The hearings have already been told that the scientist was responsible for an earlier damaging report by Andrew Gilligan.

But the new evidence discloses that a Metropolitan Police investigation into whether Kelly passed top-secret documents to Gilligan was dropped only a little more than a week before he died.

The seriousness of the situation Dr Kelly could have found himself in was underlined by an internal Ministry of Defence memo calling for a "damage/assessment impact statement if Kelly was to be arrested".

Officials were also discussing whether to agree to a "draconian" police request to interrogate the scientist. John Cochrane, of MoD security, wrote: "We are to resist any attempt by the police to interview Kelly or anyone who has interviewed him."

The suspicion is that the MoD feared a police cross-examination could have enabled Dr Kelly to air his wider reservations about the case for war.

Dr Kelly knew he was suspected of the leak. It is not clear, however, whether he was aware of the involvement of the police.

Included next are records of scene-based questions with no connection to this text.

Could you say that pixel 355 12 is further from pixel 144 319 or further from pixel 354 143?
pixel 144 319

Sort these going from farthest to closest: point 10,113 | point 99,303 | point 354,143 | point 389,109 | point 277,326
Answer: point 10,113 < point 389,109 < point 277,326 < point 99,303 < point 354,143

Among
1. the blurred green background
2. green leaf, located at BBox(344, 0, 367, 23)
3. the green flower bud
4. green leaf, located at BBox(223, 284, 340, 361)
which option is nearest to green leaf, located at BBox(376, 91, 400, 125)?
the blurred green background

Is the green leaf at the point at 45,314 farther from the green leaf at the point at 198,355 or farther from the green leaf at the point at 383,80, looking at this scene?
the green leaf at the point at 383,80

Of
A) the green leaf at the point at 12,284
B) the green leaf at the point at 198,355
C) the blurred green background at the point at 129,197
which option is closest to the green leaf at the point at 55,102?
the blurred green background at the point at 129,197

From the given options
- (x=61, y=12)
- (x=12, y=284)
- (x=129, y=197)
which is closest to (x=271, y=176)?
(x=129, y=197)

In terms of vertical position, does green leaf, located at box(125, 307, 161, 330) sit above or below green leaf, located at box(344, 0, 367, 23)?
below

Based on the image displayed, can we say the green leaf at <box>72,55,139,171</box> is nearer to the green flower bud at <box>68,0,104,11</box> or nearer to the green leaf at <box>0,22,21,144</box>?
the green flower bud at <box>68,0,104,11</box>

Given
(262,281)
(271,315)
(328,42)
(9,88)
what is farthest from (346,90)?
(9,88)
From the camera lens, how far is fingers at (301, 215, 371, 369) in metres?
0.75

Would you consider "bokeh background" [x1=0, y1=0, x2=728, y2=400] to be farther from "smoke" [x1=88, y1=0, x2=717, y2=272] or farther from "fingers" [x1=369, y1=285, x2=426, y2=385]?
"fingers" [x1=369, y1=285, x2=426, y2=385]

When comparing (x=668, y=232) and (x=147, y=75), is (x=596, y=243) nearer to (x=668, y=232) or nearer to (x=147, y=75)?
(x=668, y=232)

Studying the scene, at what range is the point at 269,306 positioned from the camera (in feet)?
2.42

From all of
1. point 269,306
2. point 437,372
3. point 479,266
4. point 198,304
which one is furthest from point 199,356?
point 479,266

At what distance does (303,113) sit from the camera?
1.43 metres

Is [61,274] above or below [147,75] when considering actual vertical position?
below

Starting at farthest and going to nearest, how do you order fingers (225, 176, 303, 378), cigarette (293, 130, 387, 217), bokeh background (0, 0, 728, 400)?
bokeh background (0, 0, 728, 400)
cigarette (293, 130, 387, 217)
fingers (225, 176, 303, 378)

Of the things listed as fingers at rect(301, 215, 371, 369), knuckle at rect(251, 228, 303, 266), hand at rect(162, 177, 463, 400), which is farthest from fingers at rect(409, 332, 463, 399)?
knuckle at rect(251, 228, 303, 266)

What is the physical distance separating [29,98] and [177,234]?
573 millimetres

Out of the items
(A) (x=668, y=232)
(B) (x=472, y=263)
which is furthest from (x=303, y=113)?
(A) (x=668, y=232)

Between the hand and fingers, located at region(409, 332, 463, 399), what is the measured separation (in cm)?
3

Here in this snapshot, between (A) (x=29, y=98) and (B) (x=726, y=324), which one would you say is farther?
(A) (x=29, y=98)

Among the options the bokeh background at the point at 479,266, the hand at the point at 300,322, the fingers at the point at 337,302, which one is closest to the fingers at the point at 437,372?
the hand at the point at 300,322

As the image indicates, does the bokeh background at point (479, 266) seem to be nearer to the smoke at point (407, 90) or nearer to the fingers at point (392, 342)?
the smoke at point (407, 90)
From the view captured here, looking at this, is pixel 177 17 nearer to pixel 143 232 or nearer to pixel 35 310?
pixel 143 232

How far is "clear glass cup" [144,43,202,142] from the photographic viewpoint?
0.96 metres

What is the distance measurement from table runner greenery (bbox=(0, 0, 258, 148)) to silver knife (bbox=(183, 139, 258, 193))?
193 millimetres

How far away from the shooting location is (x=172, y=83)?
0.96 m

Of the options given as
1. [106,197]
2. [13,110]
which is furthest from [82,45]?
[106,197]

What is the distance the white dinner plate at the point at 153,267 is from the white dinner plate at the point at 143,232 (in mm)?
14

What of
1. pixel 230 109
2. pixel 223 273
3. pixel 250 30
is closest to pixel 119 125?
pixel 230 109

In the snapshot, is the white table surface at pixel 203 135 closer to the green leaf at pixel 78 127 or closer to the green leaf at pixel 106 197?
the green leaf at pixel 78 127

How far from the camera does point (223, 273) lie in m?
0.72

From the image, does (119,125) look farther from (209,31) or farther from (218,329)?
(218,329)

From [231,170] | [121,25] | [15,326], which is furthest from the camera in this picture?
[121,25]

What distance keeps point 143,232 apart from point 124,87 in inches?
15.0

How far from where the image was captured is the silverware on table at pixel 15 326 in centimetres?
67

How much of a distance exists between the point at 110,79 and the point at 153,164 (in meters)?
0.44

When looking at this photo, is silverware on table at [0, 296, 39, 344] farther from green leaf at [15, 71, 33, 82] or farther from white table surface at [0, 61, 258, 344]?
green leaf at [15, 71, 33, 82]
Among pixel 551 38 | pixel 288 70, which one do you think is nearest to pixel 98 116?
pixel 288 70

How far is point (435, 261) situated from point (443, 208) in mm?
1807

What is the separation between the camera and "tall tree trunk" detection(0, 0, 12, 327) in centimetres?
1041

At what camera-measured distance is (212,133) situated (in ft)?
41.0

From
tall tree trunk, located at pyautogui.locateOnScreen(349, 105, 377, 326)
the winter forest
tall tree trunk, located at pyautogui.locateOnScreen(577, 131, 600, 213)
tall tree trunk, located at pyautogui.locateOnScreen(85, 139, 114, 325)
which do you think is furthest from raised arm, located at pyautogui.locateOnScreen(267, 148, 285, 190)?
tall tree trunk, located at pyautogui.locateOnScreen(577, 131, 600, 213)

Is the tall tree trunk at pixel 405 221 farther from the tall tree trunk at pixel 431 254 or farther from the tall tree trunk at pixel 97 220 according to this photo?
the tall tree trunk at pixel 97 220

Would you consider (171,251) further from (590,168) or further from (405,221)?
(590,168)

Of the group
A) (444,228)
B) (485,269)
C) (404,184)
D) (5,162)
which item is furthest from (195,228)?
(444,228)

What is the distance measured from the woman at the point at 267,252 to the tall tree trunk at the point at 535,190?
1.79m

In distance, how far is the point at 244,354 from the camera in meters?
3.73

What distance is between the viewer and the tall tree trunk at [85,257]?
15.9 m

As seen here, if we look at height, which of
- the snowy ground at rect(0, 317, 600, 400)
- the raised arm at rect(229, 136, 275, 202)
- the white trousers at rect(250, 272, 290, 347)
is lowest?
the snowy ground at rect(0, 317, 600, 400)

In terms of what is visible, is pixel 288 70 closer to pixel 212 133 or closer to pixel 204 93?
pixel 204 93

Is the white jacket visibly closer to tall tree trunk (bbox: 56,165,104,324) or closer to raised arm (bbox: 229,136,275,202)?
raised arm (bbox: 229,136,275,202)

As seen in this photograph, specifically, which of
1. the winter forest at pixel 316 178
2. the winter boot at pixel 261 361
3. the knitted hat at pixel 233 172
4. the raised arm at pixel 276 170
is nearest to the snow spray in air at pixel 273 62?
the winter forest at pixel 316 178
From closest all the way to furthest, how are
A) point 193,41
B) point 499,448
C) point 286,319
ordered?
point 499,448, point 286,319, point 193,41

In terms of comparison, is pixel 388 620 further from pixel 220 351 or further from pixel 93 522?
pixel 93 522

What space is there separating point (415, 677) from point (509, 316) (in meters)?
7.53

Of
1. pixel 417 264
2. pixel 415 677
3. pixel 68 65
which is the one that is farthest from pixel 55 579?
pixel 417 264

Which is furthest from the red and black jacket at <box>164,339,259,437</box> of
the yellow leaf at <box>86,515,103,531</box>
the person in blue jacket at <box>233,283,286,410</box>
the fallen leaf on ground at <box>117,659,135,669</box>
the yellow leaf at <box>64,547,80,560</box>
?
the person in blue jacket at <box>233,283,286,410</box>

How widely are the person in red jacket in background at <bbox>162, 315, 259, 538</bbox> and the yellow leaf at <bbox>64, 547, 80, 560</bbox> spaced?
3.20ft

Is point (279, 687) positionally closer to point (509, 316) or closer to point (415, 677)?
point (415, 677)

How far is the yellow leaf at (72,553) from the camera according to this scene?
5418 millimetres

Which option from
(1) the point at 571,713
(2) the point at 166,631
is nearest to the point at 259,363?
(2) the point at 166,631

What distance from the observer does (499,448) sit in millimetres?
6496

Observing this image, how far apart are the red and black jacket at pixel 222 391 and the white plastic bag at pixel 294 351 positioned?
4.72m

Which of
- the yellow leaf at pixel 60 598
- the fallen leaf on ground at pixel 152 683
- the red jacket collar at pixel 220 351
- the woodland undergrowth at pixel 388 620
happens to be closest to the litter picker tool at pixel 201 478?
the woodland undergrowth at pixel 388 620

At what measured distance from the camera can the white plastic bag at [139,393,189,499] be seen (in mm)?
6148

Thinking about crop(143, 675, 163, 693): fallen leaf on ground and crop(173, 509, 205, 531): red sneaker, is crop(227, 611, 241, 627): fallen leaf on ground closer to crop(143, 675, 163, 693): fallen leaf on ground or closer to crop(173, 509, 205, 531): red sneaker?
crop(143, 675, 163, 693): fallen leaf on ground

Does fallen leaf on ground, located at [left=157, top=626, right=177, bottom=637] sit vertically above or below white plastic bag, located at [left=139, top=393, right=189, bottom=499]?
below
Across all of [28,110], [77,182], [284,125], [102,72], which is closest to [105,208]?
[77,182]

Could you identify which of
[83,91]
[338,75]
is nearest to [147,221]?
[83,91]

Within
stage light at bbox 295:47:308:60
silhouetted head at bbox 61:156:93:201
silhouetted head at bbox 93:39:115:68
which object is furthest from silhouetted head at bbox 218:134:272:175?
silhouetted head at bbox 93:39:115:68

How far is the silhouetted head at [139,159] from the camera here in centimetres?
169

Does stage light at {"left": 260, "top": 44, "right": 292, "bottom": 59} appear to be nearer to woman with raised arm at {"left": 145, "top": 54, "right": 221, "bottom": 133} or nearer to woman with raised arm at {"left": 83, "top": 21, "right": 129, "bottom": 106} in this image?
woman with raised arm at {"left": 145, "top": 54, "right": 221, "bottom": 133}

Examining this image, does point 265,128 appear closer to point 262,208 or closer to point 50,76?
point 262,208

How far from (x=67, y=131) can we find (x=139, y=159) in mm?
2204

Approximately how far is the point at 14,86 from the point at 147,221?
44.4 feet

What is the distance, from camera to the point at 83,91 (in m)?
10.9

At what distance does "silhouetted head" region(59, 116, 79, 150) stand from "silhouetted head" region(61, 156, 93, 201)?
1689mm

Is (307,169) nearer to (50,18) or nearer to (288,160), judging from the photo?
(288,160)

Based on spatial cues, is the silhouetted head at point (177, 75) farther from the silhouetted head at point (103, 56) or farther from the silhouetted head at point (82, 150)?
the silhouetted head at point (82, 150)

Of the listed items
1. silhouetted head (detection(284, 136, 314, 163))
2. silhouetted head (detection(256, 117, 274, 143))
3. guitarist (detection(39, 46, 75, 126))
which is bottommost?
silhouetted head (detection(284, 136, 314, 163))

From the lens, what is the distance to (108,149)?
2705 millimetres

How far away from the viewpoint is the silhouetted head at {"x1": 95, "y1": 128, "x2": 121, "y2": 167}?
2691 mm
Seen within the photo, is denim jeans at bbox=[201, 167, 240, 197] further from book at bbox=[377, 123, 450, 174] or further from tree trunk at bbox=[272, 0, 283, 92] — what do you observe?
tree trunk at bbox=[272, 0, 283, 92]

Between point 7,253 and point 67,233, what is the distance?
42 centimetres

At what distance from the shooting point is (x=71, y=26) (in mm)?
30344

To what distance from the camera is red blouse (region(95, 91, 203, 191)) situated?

If he was, then he could have feared prosecution under the Official Secrets Act.

The MoD insists that it wanted Kelly to appear privately before the intelligence and security committee (ISC) rather than a public session of the foreign affairs select committee (FAC).

But Tom Kelly, the Prime Minister's official spokesman, was keen for his namesake to face the traumatic experience of being thrust into the spotlight.

In an email to Jonathan Powell, Tony Blair's chief of staff, he said: "The MoD tell me there is a possibility that Dr Kelly may appear before the ISC rather than the FAC. But the latter would surely be better, because if Kelly appears next Tuesday, they could recall Gilligan next Wednesday."

A memo to Mr Powell from John Scarlett, the chairman of the joint intelligence committee says: "I am sure that he [Dr Kelly] does need careful briefing in advance, especially for the public sessions of the FAC. His views are supportive of our key assessments, but he will be sceptical about the trailers [which the Government said could be weapons laboratories]."